A virus responsible for the deaths of millions of farm animals could help save the lives of human patients with pancreatic cancer, a study has suggested.
The research – by professor of tumour biology John Marshall and his team at Queen Mary University of London – has used part of the protein coat of the foot-and-mouth disease (FMD) virus combined with a powerful toxin to locate and destroy pancreatic duct adenocarcinoma cells.
Trials of the combination drug on human pancreatic cancer cells in vitro and in a laboratory rodent model of the human disease have produced promising results, reported in the journal Theranostics.
Pancreatic cancer is the fourth most common form of fatal cancer in western society and its incidence is increasing.
Prof Marshall’s research focuses on integrins – a family of cell surface receptors with a critical role in many different cellular functions, such as growth and adhesion.
Due to this fundamental role in mammalian physiology, the protein structure is highly conserved, with only minor variations in the amino acid sequence of different species, such as humans, rodents and cattle.

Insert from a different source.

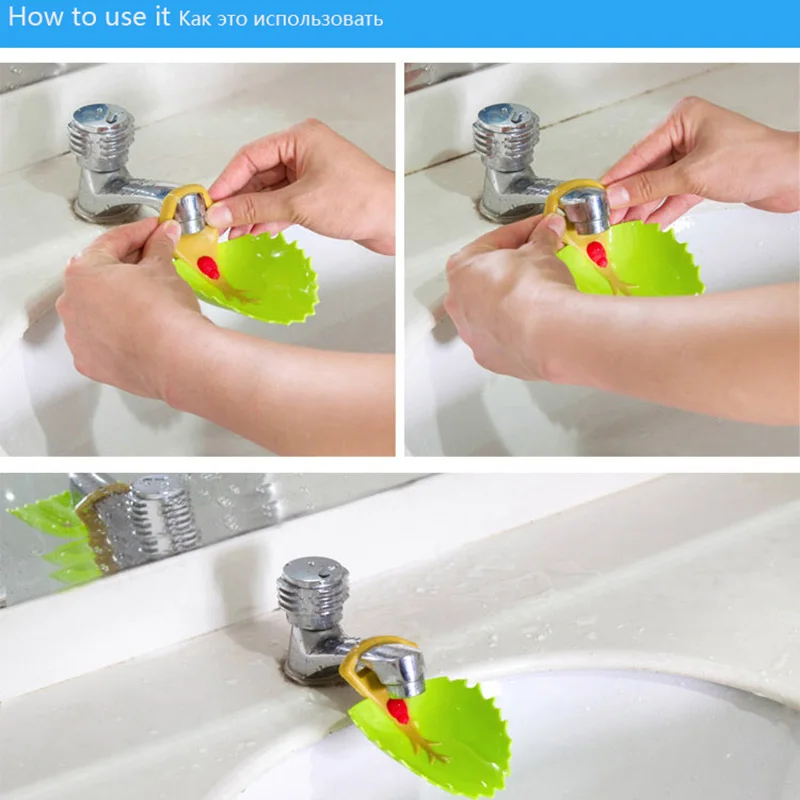 How to use it Как это использовать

Prof Marshall became interested in the foot-and-mouth virus a decade ago, when working with Terry Jackson, a virologist at the Institute of Animal Health’s Pirbright laboratory.
Dr Jackson had identified the specific protein marker on the surface of the bovine tongue that enables the virus to enter the host’s cells.
Prof Marshall said: “We realised we were both looking at the same integrin, known as αvβ6.
“So I got one of my PhD students to chop up the proteins on the virus cell coat to find which particular sequence was important in allowing the virus to bind to the host integrin molecule.”
Prof Marshall’s team identified a sequence of 20 amino acids that was the key section. Surprisingly, the team found it contained not just one, but two, separate binding sites.